29 October 2021
Balfour Beatty is holding a series of open days at its Shotts depot in Lanarkshire to highlight measures it is taking to reduce its carbon footprint and that of customers. A number of hirers and suppliers are participating at the events.
Running over several weeks until the middle of November, the timing of the initiative coincides with the COP26 climate change summit in Glasgow, at which the company will also have a presence.
The Sustainability Evolution Showcase sessions cover diverse themes and products including site setup, plant and vehicles driven by alternative fuels like electricity and hydrogen, modern methods of construction, simulators, drones, digitalisation and remote controlled machinery.
I attended one of yesterday’s sessions. Visitors amongst the group included children from local secondary schools, showing how Balfour Beatty and other participants are reaching out to promote environmental awareness and community engagement.
Heavy and prolonged rain didn’t dampen anyone’s interest and enthusiasm, and perhaps some of the youngsters will go on to consider a career in one of the diverse activities now associated with construction.
In keeping with the green message, delegates were asked to travel to the event sustainably if possible, by eco-friendly transport. Visitors arriving at Shotts rail station were transferred to the facility by electric vehicle.
Participants included GAP (above), who highlighted the award-winning Ecosmart Zero welfare unit designed in association with AJC EasyCabin which incorporates a battery, solar panel and a hydrogen fuel cell. Also on show was the Solar Pod battery storage system and the solar powered Tool Charge Station that can recharge cordless equipment overnight using energy harvested during the daytime.
Sunbelt Rental’s presentation included an explanation of how site offices and welfare facilities can be designed to save energy. Measures include fitting better insulation, lights being operated by passive infra red (PIR) sensors and using solar panels to harvest energy that would significantly reduce diesel generator usage. Heaters also detect when exterior doors are left open and automatically switch off.
Electric light switches and other fittings on Sunbelt’s demonstration site unit also used colours that are easier for visually impaired people to see.
Vp's MEP mechanical and electrical hire division showed equipment like the manually operated JLG Pecolift work platform, and Ridgid metal shears that chop steel extrusions instead of using a saw that has trailing cables and creates debris. Also displayed was a site storage unit from Metal and Modular, the panels of which are bolted rather than welded, again reducing emissions.
Vp’s ESS Safeforce division promoted thermal imaging cameras and an acoustic imager that can detect air, water or gas leaks from 70m.
Speedy’s line-up included the MX Fuel Tower Light from Milwaukee powered by batteries that can be used with other equipment like a cut-off saw and a demolition hammer.
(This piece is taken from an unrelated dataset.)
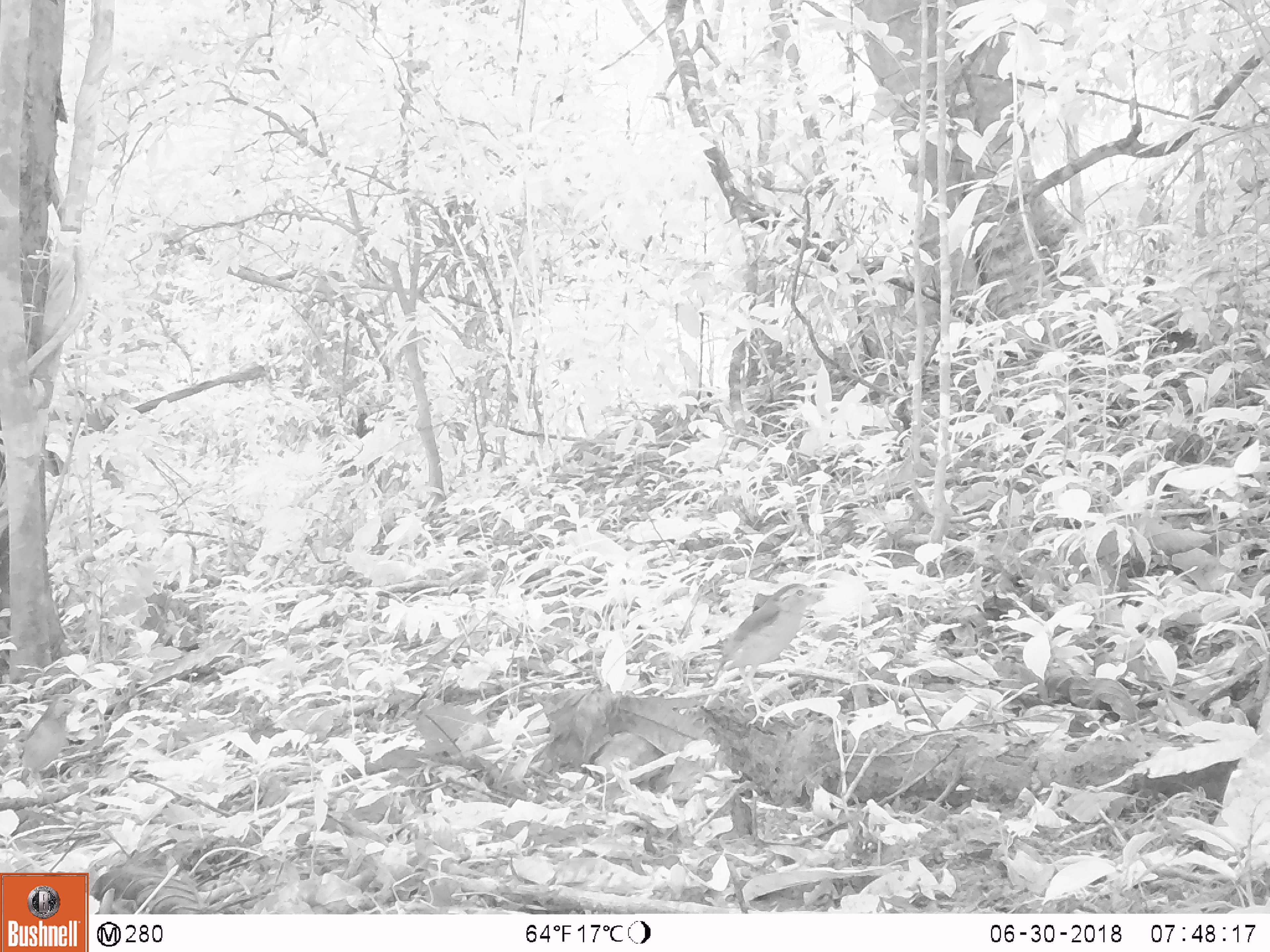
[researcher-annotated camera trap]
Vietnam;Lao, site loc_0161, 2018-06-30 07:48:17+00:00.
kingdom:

Also on show was the Power Track modular temporary power and lighting system that is floor-run and simply clips together, as well as Speedy’s new 27-tonne Electra eStar rear-steer delivery truck (below) which is powered by batteries producing 225kWh giving a stated range of up to 155 miles.
Hilti demonstrated safety features on its power tools like automatic torque control (ATC) that prevents a drill from twisting if the bit seizes, preventing wrist injury.
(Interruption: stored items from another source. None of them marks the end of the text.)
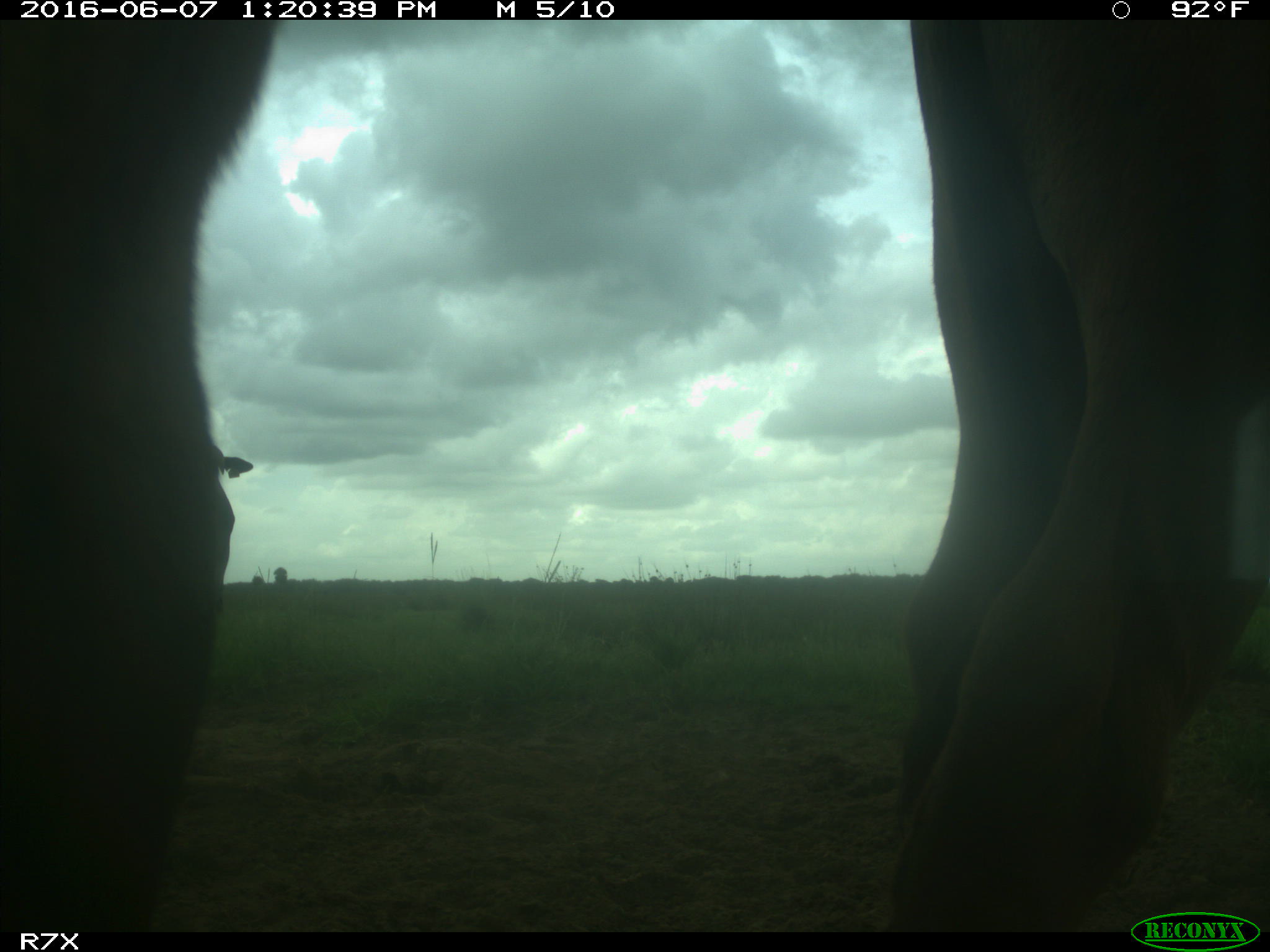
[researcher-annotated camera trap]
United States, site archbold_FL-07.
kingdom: Animalia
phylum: Chordata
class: Mammalia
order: Artiodactyla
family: Bovidae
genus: Bos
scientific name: Bos taurus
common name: domestic cow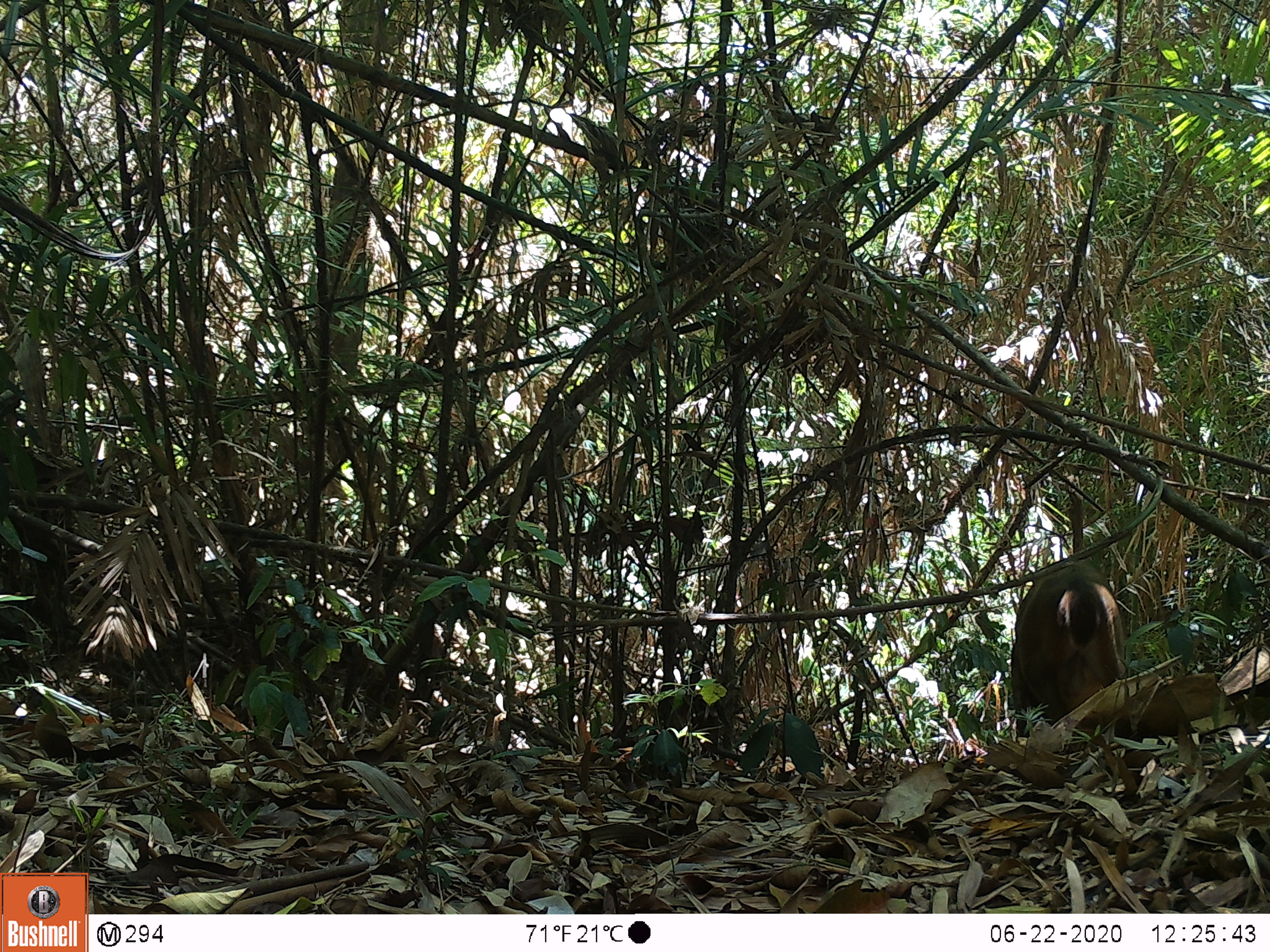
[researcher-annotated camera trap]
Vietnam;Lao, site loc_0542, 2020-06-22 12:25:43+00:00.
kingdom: Animalia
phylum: Chordata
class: Mammalia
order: Artiodactyla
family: Cervidae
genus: Muntiacus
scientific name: Muntiacus vuquangensis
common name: large-antlered muntjac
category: large antlered muntjac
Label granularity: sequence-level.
Husqvarna’s stand included the new battery powered K1 Pace disc cutter (below) that accepts 12in and 14in (300mm and 350mm) diameter blades and eliminates emissions, fumes and having to mix oil and fuel.
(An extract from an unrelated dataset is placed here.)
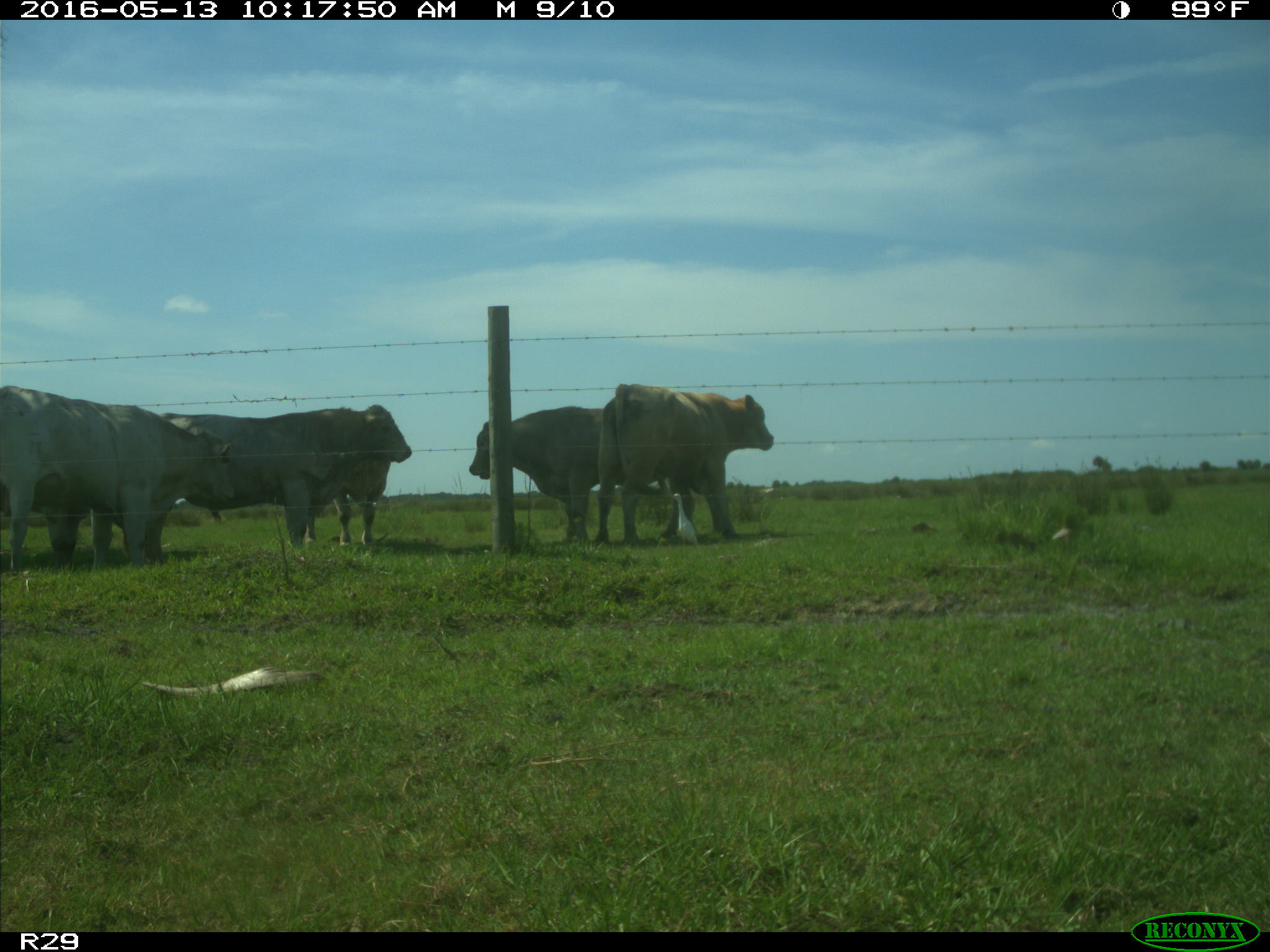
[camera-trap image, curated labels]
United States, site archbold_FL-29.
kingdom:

Other participants showing battery powered equipment included Makita, Stihl, JCB and Nationwide Access.
In December 2020, Balfour Beatty launched its refreshed sustainability strategy, Building New Futures, which sets out ambitions to achieve net zero emissions, generate zero waste and positively impact over one million people by 2040. This addresses three areas, namely the environment, materials and communities, with each area assigned a target.